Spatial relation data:
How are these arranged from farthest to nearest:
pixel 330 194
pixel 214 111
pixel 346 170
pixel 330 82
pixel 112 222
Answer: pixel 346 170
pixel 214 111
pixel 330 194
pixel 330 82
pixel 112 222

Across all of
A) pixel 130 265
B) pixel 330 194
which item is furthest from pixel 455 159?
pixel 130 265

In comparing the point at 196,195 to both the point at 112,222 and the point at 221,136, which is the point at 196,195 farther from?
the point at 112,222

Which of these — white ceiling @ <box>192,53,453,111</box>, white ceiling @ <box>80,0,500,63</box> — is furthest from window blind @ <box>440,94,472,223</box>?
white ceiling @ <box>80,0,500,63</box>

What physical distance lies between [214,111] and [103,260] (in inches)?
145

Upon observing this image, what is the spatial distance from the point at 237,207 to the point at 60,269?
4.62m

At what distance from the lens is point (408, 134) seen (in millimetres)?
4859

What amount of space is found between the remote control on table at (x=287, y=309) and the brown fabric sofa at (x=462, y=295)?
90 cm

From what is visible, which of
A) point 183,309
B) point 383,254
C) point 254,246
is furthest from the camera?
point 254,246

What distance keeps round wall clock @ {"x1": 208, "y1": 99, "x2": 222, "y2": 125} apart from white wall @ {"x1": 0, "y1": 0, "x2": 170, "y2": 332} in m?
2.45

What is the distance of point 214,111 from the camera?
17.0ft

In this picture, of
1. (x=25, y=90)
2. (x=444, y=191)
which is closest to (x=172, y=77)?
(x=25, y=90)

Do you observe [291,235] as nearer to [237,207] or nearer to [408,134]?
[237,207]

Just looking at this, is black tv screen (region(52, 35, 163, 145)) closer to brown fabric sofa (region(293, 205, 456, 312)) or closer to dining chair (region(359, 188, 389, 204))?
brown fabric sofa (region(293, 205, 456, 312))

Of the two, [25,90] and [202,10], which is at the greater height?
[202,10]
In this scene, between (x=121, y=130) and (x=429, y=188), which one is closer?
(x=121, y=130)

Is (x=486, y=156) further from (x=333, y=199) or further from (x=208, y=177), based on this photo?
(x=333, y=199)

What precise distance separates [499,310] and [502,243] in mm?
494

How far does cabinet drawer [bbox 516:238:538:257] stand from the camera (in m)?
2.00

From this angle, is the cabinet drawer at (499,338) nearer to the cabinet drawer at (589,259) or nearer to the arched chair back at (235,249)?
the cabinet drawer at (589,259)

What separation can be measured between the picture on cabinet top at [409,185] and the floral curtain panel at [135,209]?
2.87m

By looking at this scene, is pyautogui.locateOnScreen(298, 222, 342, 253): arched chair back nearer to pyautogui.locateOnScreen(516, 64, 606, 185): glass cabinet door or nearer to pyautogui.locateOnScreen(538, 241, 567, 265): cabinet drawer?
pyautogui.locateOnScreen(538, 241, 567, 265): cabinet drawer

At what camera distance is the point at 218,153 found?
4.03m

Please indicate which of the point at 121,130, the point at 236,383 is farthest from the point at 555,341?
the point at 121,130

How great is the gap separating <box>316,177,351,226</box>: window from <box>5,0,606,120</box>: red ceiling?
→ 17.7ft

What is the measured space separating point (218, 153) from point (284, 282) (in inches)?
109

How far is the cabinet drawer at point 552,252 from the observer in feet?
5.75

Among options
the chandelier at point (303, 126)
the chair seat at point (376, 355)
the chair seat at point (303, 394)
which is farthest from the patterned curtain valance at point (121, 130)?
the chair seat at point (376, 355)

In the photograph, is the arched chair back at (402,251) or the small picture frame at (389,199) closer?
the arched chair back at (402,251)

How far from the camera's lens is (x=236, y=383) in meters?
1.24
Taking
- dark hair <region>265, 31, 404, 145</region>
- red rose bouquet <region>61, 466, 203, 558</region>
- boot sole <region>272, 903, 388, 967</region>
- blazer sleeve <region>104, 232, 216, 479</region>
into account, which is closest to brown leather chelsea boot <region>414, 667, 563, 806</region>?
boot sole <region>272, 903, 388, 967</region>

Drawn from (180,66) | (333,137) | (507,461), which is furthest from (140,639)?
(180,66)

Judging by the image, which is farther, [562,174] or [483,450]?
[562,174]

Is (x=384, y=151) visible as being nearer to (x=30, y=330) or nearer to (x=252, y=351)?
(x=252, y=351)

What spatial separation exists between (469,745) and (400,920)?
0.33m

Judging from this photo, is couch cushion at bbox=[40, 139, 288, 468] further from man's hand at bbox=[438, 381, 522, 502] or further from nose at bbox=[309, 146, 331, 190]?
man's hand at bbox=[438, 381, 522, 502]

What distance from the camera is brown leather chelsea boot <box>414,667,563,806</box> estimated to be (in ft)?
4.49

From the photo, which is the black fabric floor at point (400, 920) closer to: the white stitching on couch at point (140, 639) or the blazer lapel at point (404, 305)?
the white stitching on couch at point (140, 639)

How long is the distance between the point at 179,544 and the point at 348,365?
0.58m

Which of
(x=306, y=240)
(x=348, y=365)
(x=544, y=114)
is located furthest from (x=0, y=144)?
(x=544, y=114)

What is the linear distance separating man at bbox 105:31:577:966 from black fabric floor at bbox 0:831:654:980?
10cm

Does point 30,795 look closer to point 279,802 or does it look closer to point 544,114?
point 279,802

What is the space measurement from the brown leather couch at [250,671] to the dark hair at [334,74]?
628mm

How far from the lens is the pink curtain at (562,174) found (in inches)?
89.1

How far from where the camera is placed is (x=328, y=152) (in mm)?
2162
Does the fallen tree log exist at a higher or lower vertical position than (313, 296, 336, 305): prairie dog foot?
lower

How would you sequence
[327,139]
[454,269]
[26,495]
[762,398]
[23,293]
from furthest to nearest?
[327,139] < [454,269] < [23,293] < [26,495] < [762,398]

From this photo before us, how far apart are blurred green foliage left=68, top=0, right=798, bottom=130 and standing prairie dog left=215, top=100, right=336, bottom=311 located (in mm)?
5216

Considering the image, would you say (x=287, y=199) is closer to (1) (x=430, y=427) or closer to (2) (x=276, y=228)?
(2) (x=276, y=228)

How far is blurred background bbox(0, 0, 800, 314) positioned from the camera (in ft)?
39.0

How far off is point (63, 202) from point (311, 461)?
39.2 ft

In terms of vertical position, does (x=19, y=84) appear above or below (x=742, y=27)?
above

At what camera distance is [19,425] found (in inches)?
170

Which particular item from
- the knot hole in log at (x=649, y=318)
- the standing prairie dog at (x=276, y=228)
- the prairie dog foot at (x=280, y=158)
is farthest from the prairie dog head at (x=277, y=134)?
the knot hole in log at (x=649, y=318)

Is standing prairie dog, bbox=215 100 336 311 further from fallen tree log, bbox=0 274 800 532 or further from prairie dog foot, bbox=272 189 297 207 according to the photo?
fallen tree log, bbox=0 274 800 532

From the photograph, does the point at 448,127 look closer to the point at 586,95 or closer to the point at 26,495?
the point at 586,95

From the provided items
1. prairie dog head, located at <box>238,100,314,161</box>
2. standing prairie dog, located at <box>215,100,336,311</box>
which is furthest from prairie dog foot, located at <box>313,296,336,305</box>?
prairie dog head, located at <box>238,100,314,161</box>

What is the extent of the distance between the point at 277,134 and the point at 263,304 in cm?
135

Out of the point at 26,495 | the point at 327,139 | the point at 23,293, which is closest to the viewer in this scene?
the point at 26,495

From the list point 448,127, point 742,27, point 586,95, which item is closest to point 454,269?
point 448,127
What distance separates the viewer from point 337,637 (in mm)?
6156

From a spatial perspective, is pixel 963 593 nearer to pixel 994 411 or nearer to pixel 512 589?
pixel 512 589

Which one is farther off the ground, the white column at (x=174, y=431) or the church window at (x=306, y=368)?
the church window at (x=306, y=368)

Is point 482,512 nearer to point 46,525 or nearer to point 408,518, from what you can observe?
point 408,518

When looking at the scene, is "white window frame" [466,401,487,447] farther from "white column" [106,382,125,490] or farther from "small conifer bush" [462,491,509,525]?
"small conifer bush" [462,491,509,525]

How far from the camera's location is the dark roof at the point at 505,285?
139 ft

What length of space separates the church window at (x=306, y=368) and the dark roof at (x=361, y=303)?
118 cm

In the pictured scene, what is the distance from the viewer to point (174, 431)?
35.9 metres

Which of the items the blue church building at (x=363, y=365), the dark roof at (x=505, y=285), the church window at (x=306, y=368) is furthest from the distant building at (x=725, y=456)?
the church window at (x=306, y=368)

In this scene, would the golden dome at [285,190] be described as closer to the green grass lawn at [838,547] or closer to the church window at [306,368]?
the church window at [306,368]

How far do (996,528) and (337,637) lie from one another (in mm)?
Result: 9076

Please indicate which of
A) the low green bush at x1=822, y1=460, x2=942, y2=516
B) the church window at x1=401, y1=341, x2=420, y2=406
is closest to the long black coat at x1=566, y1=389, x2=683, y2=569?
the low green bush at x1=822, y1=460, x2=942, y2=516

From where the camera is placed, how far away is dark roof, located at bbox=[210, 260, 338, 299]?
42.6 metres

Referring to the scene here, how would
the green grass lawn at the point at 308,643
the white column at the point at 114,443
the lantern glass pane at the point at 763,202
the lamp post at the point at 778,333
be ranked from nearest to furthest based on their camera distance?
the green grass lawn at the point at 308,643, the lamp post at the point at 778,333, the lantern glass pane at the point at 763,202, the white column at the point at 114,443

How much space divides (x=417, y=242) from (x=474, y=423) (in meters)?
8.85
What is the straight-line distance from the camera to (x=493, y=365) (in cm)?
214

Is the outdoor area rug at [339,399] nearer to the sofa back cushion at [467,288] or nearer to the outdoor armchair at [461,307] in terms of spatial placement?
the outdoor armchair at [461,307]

PROMPT:
Write the lines out verbatim, from the one with "From where the camera is placed, how" through the last line of the entries, and stop there.

SOLUTION:
From where the camera is placed, how far away is dark roof, located at bbox=[210, 260, 338, 299]?
42.6 metres

Referring to the scene here, how would
the green grass lawn at the point at 308,643
the white column at the point at 114,443
the lantern glass pane at the point at 763,202
the lamp post at the point at 778,333
be ranked from nearest to furthest based on their camera distance?
the green grass lawn at the point at 308,643, the lamp post at the point at 778,333, the lantern glass pane at the point at 763,202, the white column at the point at 114,443

How much space divides (x=417, y=242) from (x=474, y=423) (in meters)?
8.85
What is the straight-line distance from the camera to (x=493, y=365) (in cm)?
214

Is the outdoor area rug at [339,399] nearer to the sofa back cushion at [467,288] or nearer to the outdoor armchair at [461,307] in terms of spatial placement?
the outdoor armchair at [461,307]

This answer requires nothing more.